17 As for expressive grammar, these 14 children obtained a mean standard deviation of –2.5 on standardized assessment of grammar, and they displayed production rates of ACC3 and ACC1 of 54% and 60%.

18 This subset of participants was determined based solely on availability to participate.

19 We did not test children with SLI for ToM, given that the aim of this testing was to explain difficulties in ACC1, which were absent from SLI. However, as one reviewer points out, this would have been appropriate as we predict good performance for this group, although some studies have reported a ToM delay in SLI (Holmes Citation2002; Tucker Citation2004; Roqueta et al. Citation2013). It is worth noting that the ToM delay reported was detected in very young children with SLI, while studies assessing ToM in SLI subjects of a comparable age to our participants have found no difficulties with these tasks, unlike their ASD peers (Leslie & Frith Citation1988; Perner et al. Citation1989; Ziatas, Durkin & Pratt Citation1998). Finally, it has been shown that even in young children with SLI, no ToM delay is detectible when the linguistic complexity of the task is kept low (Miller Citation2001), unlike what has been shown for ASD where ToM difficulties have thus been argued to be more central to their condition (Colle, Baron-Cohen & Hill Citation2007).

20 As an illustration of legitimate clitic omission, consider the example from Fonagy (Citation1985): While an ACC would be required in written French, a null object is acceptable because of the presence of a sufficiently salient discourse topic:

Voulez-vous que je vous donne mon numéro de téléphone? —Non, je connais __.

—‘Want-you that I you give my number of telephone?’ — ‘No, I know.’

21 Given the highlighted relationship between perspective switching and performance with ACC1, we may speculate that other pronominals involving a shift in perspective could also be vulnerable in ASD, e.g., reflexive clitics elicited with a similar protocol to ours.
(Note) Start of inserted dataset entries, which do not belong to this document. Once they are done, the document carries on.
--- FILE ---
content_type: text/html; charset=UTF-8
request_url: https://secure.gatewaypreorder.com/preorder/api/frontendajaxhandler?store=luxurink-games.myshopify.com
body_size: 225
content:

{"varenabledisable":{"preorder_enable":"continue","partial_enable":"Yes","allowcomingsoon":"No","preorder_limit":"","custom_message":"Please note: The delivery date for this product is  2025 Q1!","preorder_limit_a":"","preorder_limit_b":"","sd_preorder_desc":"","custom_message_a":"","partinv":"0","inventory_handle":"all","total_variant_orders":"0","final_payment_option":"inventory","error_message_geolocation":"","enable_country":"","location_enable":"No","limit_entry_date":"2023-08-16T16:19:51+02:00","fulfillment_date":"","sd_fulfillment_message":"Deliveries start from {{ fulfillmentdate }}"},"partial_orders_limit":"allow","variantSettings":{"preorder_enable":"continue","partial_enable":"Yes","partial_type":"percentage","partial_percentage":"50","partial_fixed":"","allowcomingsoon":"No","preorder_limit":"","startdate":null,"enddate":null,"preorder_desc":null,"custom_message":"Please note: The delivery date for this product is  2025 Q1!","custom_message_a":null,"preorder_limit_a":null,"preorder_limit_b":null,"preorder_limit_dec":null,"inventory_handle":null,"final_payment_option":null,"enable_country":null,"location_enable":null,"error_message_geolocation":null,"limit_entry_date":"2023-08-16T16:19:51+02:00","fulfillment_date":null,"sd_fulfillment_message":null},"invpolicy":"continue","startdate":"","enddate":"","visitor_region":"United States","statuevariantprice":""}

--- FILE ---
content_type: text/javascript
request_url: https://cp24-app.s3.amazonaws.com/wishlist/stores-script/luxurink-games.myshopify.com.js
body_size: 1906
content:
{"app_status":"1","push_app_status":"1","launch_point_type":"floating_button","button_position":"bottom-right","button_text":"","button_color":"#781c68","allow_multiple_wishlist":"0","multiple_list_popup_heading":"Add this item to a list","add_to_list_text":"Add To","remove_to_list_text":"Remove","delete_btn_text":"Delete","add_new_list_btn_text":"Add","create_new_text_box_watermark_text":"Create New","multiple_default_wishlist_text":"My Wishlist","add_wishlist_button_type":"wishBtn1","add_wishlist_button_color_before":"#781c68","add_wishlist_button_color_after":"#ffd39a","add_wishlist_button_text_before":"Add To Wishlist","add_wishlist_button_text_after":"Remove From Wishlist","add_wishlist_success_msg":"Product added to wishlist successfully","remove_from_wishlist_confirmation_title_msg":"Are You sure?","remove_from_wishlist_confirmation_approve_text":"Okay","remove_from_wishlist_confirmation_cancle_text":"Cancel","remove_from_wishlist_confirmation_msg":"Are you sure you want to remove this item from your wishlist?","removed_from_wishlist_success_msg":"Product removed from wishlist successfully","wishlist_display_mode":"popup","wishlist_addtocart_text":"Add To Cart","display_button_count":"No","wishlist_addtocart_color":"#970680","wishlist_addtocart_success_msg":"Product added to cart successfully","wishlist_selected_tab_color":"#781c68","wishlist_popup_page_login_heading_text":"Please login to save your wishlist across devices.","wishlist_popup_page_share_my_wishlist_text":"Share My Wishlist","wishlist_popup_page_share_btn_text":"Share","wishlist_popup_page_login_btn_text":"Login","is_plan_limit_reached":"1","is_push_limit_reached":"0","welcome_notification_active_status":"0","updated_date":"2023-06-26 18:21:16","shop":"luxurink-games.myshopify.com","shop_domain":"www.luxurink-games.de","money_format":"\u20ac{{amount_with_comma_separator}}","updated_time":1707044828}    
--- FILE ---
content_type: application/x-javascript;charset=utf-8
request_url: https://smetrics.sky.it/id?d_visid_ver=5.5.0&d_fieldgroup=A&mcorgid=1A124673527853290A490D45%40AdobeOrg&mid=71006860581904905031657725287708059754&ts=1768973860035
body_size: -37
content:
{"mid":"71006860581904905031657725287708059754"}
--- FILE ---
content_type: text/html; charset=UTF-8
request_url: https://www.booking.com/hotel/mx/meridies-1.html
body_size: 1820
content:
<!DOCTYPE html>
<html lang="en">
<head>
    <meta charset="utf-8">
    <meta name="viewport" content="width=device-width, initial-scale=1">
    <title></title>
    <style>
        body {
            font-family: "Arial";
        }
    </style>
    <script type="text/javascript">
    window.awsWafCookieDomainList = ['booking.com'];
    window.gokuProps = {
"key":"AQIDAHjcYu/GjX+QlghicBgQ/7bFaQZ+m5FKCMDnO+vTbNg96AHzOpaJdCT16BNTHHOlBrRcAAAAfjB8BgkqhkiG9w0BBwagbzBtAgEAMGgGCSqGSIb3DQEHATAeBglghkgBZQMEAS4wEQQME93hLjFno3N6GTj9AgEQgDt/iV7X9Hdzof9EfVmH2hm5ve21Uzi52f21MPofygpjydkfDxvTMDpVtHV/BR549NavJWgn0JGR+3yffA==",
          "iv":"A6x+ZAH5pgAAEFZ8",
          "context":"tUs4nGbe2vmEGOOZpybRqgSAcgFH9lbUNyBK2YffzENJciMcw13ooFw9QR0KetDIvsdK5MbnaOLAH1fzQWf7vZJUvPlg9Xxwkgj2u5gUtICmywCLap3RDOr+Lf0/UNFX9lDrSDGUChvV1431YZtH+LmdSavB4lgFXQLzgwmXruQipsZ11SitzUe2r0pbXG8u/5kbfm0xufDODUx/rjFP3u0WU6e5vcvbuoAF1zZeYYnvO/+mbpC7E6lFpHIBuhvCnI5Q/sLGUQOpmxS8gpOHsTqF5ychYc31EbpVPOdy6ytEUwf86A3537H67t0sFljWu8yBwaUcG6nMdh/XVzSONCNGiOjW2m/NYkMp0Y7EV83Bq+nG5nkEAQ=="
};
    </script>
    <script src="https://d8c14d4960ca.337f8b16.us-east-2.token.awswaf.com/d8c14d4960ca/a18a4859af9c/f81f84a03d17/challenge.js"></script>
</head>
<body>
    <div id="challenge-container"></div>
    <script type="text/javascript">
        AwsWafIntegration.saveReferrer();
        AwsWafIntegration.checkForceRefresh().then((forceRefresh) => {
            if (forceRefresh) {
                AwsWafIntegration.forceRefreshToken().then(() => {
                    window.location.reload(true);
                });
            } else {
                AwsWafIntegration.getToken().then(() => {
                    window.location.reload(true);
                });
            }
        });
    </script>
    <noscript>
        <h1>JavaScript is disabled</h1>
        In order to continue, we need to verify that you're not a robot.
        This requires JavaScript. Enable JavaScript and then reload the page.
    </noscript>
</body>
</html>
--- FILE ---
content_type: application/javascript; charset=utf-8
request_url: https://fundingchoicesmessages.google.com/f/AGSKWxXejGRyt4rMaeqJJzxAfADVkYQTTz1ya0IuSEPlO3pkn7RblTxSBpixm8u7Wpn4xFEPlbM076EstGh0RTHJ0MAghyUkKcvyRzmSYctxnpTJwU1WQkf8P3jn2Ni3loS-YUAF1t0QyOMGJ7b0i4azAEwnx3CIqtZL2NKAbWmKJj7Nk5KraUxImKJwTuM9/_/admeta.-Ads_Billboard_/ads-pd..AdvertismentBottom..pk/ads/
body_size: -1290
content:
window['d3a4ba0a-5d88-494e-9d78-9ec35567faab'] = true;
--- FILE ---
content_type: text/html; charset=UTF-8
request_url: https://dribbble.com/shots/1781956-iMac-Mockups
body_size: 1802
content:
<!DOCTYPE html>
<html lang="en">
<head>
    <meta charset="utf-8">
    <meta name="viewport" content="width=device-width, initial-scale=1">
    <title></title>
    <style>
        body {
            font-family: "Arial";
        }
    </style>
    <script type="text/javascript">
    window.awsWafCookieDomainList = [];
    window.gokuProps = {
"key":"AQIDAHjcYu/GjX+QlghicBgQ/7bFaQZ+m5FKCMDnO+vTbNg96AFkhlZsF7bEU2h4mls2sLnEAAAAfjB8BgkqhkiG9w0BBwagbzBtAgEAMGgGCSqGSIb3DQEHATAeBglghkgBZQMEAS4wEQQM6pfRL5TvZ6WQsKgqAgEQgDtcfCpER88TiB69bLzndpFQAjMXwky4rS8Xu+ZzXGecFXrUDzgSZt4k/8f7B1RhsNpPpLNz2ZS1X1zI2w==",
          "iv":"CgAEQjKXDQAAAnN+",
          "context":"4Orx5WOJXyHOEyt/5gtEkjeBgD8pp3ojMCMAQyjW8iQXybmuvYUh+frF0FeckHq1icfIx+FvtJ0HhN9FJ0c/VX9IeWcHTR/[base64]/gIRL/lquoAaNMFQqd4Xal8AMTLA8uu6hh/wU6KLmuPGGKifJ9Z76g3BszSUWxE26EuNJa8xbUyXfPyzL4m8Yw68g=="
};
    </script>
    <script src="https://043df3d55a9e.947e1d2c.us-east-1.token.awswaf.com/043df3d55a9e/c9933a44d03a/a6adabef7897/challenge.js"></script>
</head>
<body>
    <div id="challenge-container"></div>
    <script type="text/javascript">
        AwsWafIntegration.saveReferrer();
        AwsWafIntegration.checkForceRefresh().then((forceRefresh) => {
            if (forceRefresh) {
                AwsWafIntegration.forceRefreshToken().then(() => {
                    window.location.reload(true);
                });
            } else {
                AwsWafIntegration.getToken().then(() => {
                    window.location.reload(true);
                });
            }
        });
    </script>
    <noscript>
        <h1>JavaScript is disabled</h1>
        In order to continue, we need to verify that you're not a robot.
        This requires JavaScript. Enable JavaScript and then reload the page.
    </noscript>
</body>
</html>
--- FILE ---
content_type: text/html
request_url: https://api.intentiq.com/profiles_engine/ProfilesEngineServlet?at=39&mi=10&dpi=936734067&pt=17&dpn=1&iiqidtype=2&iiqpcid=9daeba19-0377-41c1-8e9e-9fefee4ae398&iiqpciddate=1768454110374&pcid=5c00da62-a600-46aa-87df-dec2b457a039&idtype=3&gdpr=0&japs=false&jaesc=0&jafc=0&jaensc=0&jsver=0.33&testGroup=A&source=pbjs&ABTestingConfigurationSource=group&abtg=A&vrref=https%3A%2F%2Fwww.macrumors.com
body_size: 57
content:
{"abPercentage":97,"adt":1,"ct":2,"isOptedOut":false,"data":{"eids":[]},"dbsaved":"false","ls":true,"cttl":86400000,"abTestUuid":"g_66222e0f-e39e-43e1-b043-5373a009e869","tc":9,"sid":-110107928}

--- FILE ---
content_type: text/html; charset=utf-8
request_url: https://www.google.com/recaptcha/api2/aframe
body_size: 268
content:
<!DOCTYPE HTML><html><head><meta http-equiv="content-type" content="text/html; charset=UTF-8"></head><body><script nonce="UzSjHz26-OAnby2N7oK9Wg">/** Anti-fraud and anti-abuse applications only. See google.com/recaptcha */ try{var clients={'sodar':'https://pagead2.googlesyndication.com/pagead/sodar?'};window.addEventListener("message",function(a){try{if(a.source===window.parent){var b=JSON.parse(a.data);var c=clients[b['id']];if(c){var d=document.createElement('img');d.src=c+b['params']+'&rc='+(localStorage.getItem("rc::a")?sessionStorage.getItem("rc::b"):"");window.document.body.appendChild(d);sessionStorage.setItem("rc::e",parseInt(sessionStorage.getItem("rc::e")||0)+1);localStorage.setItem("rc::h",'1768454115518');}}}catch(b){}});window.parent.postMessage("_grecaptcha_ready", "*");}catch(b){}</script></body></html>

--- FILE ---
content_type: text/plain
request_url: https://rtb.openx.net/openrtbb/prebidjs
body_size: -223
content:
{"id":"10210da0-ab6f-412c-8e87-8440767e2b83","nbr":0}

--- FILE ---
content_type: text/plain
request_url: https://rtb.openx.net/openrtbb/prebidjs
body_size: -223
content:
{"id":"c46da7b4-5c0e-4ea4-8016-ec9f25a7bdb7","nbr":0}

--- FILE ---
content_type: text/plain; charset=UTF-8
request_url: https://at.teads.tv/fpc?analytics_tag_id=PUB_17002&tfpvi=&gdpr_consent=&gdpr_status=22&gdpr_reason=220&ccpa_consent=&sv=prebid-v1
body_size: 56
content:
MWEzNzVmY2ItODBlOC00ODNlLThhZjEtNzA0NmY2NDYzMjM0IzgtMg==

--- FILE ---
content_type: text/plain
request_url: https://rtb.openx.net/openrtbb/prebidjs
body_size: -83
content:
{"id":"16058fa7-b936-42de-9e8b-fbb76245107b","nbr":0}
As children with SLI perform well with these items (see, e.g., Tsimpli Citation2001; Tuller et al. Citation2011; Novogrodsky and Friedmann Citation2010), difficulty in ASD would once again indicate a difference in the language profiles of these populations. We leave this for future work.

22 This appears to be coherent with recent findings that distinct ASD subgroups (identified based on functional neuroimaging phenotypes in the first years of life) relate to different language trajectories, with those individuals with better language responding to speech by recruiting not only the canonical language areas of the brain but also the subcortical regions involved in emotion and memory, in a fashion more close to that observed in typically developing controls (Lombardo et al. Citation2015).